■ SELECTED PASSAGE ■
◆ ◆ ◆ ◆ ◆ ◆ ◆

Showing posts with label trust in God. Show all posts
Showing posts with label trust in God. Show all posts

Sunday, March 8, 2020

Transforming our LIves

Raphael's Transfiguration
As winter changes to spring, the Lenten season calls for a similar change within ourselves: letting our life be transformed into a more God-centered, other-centered life.

Last Sunday, we were in the wilderness, in the presence of Jesus and the tempter. This Sunday we are on a mountaintop contemplating Jesus and his transfiguration.

But first, the word of God takes us back almost four thousand years. Because Abraham trusted God completely, he set out for an unknown land. Many of us can relate to this: going to a new place? A new job? You may have been anxious. I’m sure Abraham was. Yet he trusted in God's unconditional love. God calls us to be people of faith, as we journey through happy days and uncertain days to our heavenly dwelling place.

Paul’s letter to Timothy speaks about God’s tremendous love for us. God became one of us in Jesus so that we could become like God. Paul urges us to live a holy life now. Yes, “Let us go forth to love and serve God.”

In the Gospel according to Matthew, the disciples experienced the unique and awesome presence of God in Jesus. As described, Jesus’s face became as dazzling as the sun, his clothes as white as light, an allusion to the tunic early Christians wore after they were baptized. The disciples glimpsed the “glorious” Jesus beyond the flesh and blood Jesus they knew. They also saw their own future in the transfigured Jesus.

Jesus lived by faith, completely trusting in God's unconditional love for him. That faith made Jesus a transformative person, ushering in the kingdom of God. That faith was tested to the breaking point on the cross. Jesus surrendered himself unconditionally. He died as he lived: with faith in his heavenly Father, with hope of life forever. In the mystery of death God transfigured Jesus into a new kind of spiritual embodiment.

◆ ◆ ◆ ◆ ◆ ◆ ◆

■ TASK INPUT ■

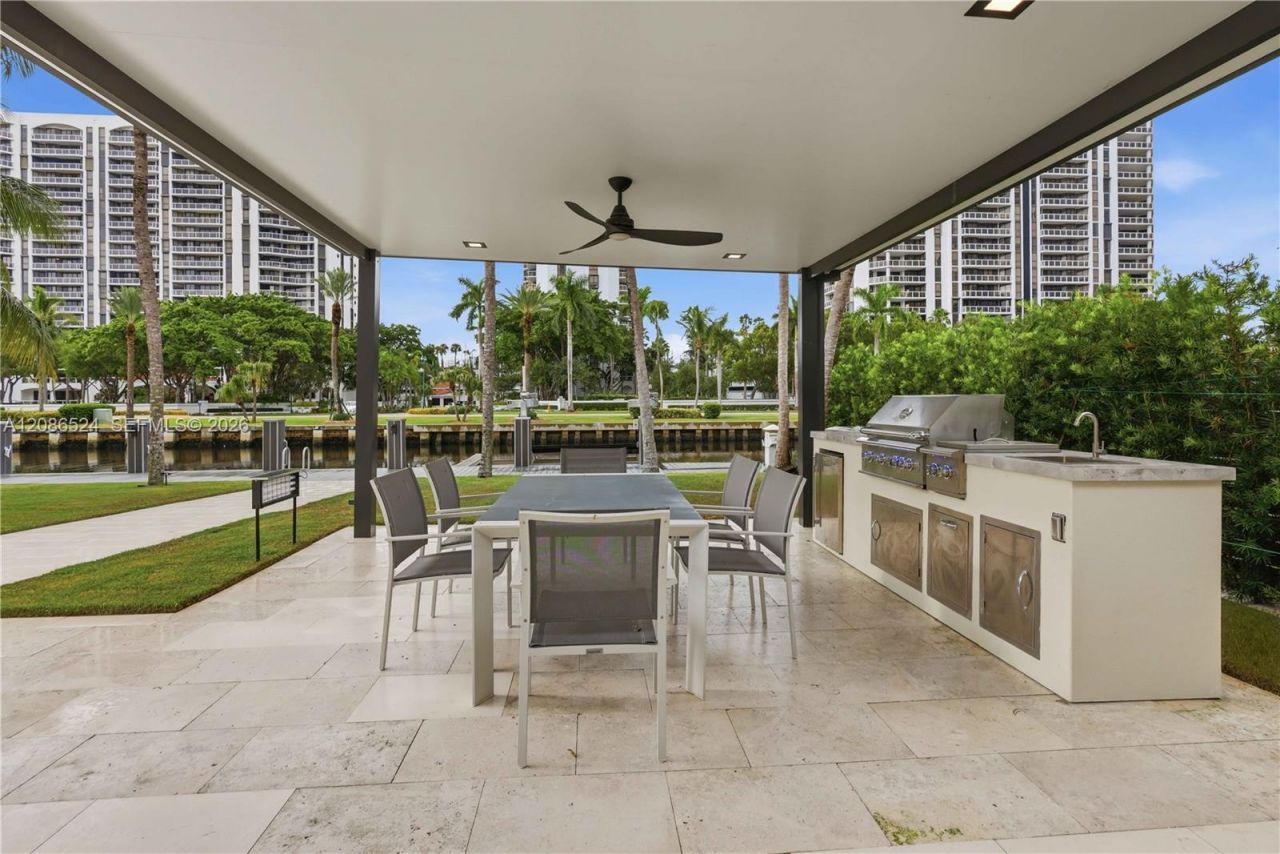 415 Holiday Dr, Hallandale Beach, FL 33009 Photo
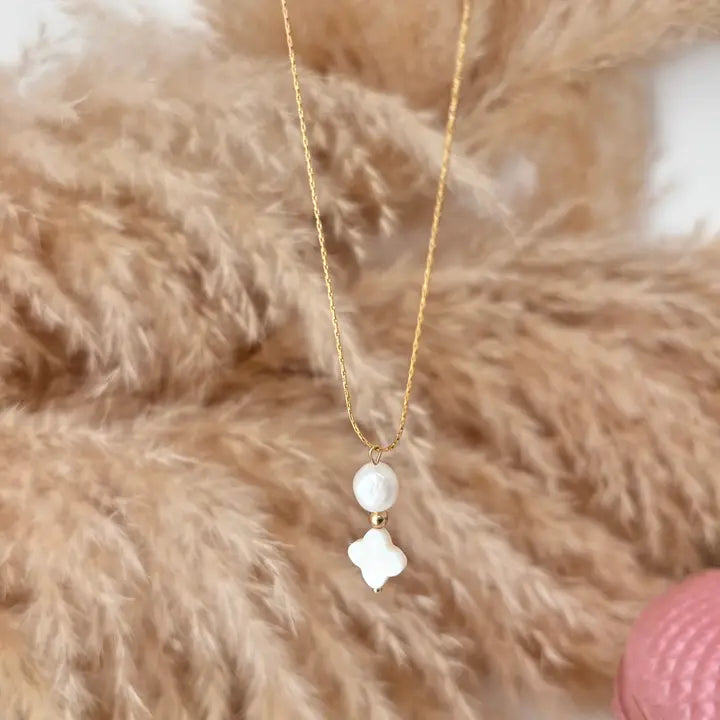 Collier perce neige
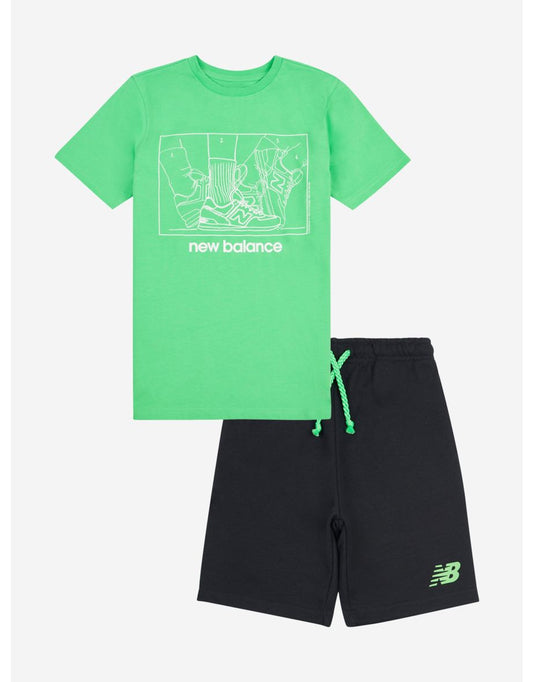 Conjunto de camiseta gráfica y pantalón corto New Balance "In The Motion" para chico, en verde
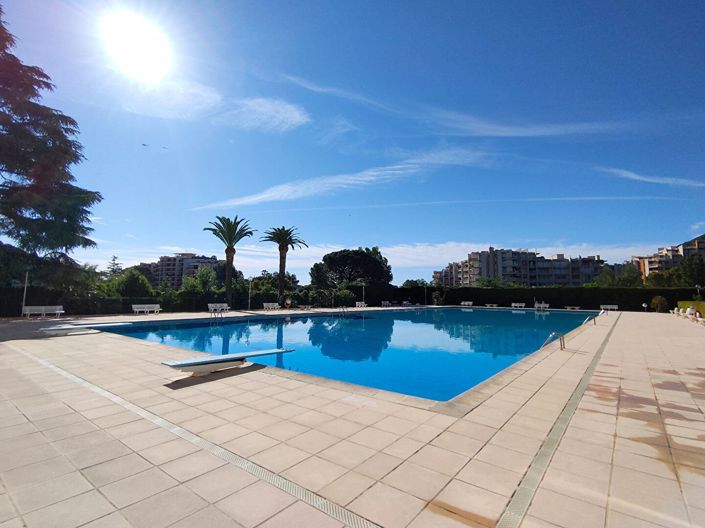 Image No.12-3 Bed Apartment for sale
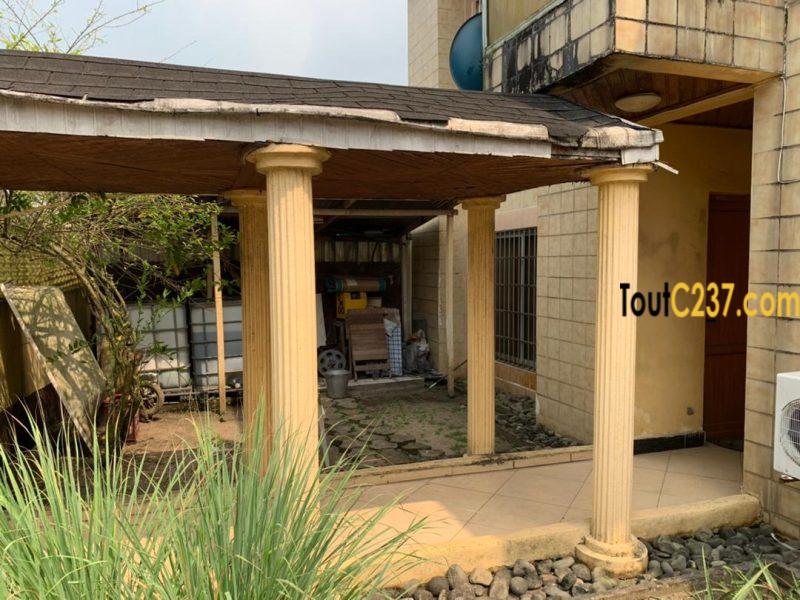 Duplex à vendre à Bonapriso, Douala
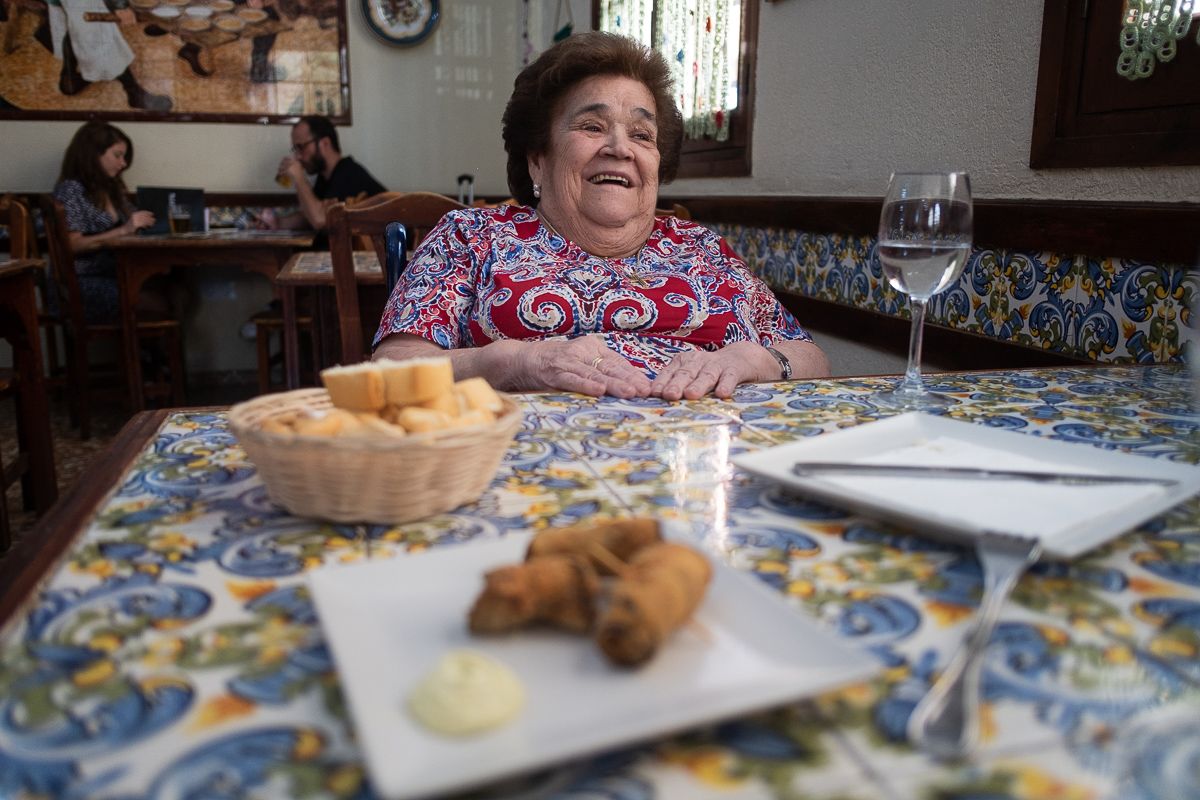Pepa Bernabé ante uno de sus platos, en el interior de su restaurante en Jerez, en días pasados. FOTO: MANU GARCÍA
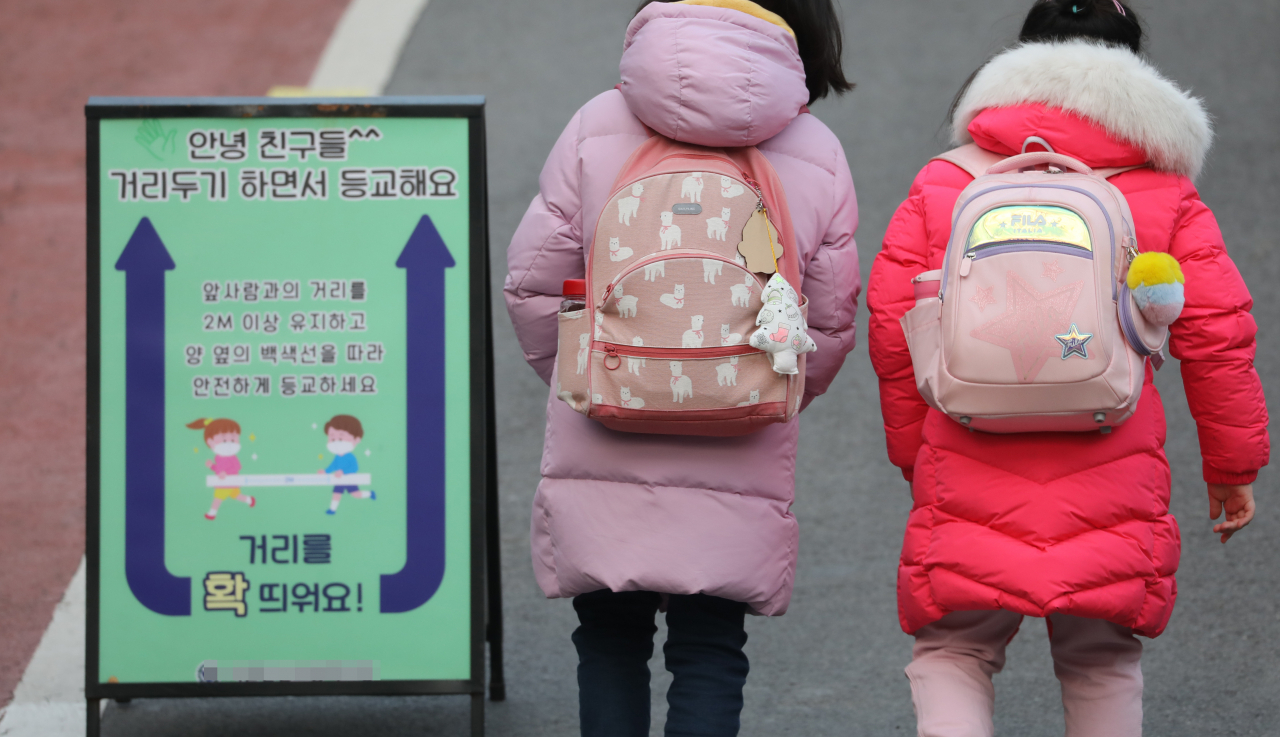 14일 서울 시내 한 초등학교에서 학생들이 등교하고 있다. 이날 서울시교육청에 따르면 전면 등교 시행 3주차인 지난 1주일 동안 코로나19에 확진된 서울 지역 학생이 2천명을 넘은 것으로 나타났다. [연합]
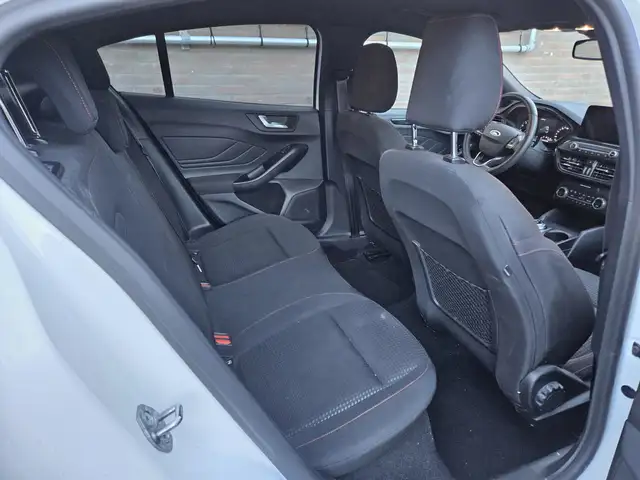 Ford Focus view 26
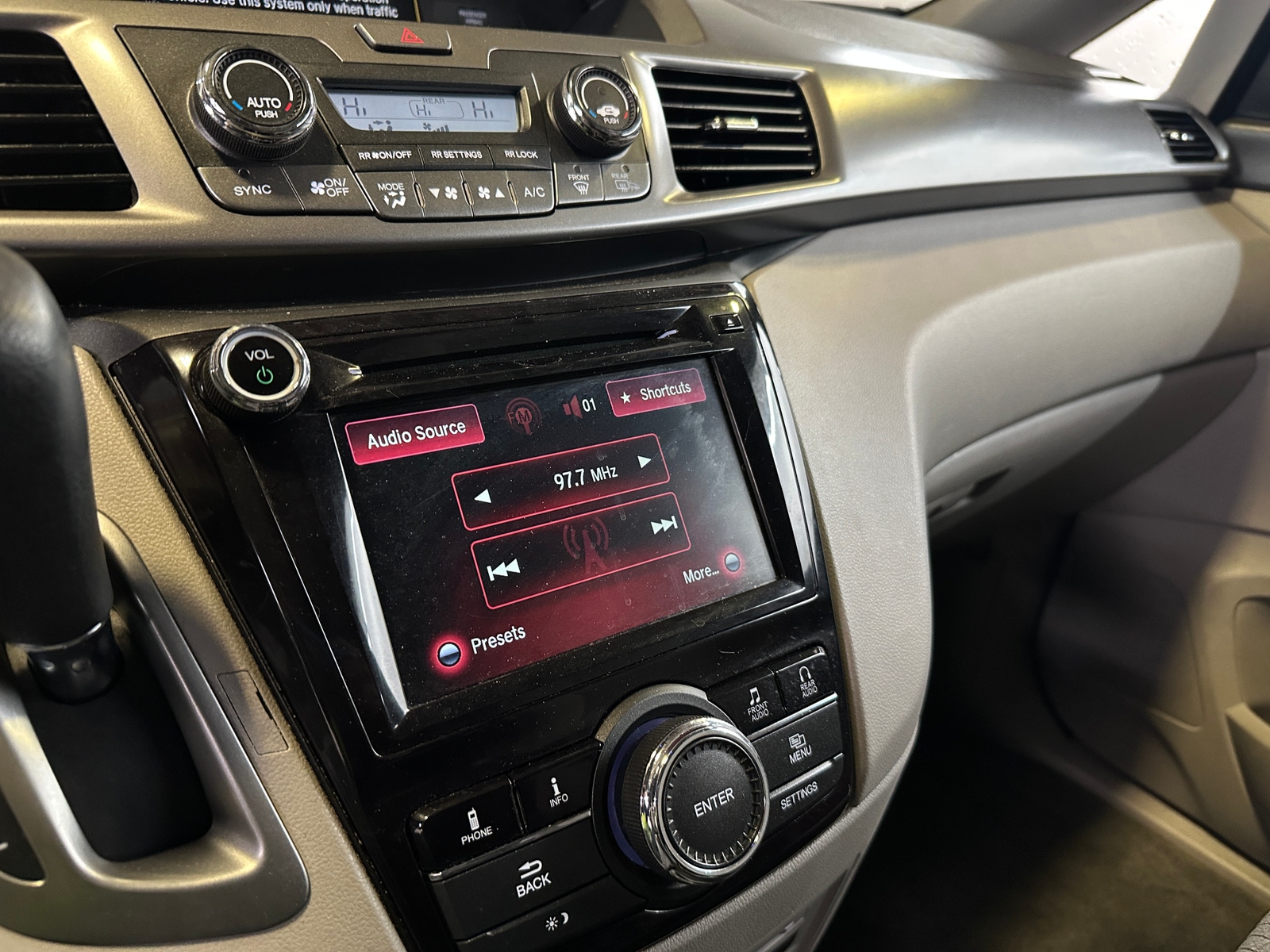 Thumbnail: 2017 Honda Odyssey - 4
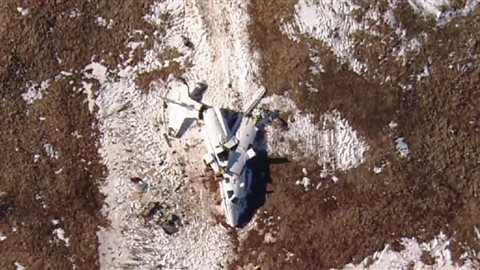 Photo aérienne de l'écrasement de l'avion dans lequel prenait place la famille Lapierre.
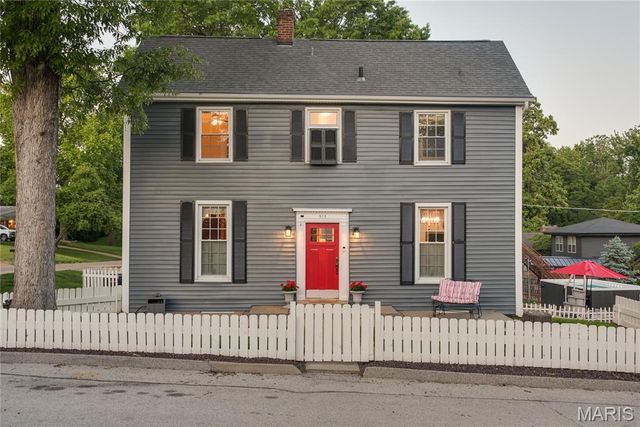 512 Ziercher Street, St Louis, MO 63132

◆ ◆ ◆ ◆ ◆ ◆ ◆

■ EXERCISE SET ■
1. Transcribe the part of the Lenten reflection starting with "Sunday, March 8, 2020" and going on through "heavenly dwelling place.".
2. Switch "Ford Focus" to "Ford Fiesta" in the records and give them again with nothing else changed. Leave the pictures out of your answer.
The text and the records were taken from separate sources.

■ RESPONSES ■
1.
Sunday, March 8, 2020

Transforming our LIves

Raphael's Transfiguration
As winter changes to spring, the Lenten season calls for a similar change within ourselves: letting our life be transformed into a more God-centered, other-centered life.

Last Sunday, we were in the wilderness, in the presence of Jesus and the tempter. This Sunday we are on a mountaintop contemplating Jesus and his transfiguration.

But first, the word of God takes us back almost four thousand years. Because Abraham trusted God completely, he set out for an unknown land. Many of us can relate to this: going to a new place? A new job? You may have been anxious. I’m sure Abraham was. Yet he trusted in God's unconditional love. God calls us to be people of faith, as we journey through happy days and uncertain days to our heavenly dwelling place.

2.
 415 Holiday Dr, Hallandale Beach, FL 33009 Photo
 Collier perce neige
 Conjunto de camiseta gráfica y pantalón corto New Balance "In The Motion" para chico, en verde
 Image No.12-3 Bed Apartment for sale
 Duplex à vendre à Bonapriso, Douala
Pepa Bernabé ante uno de sus platos, en el interior de su restaurante en Jerez, en días pasados. FOTO: MANU GARCÍA
 14일 서울 시내 한 초등학교에서 학생들이 등교하고 있다. 이날 서울시교육청에 따르면 전면 등교 시행 3주차인 지난 1주일 동안 코로나19에 확진된 서울 지역 학생이 2천명을 넘은 것으로 나타났다. [연합]
 Ford Fiesta view 26
 Thumbnail: 2017 Honda Odyssey - 4
 Photo aérienne de l'écrasement de l'avion dans lequel prenait place la famille Lapierre.
 512 Ziercher Street, St Louis, MO 63132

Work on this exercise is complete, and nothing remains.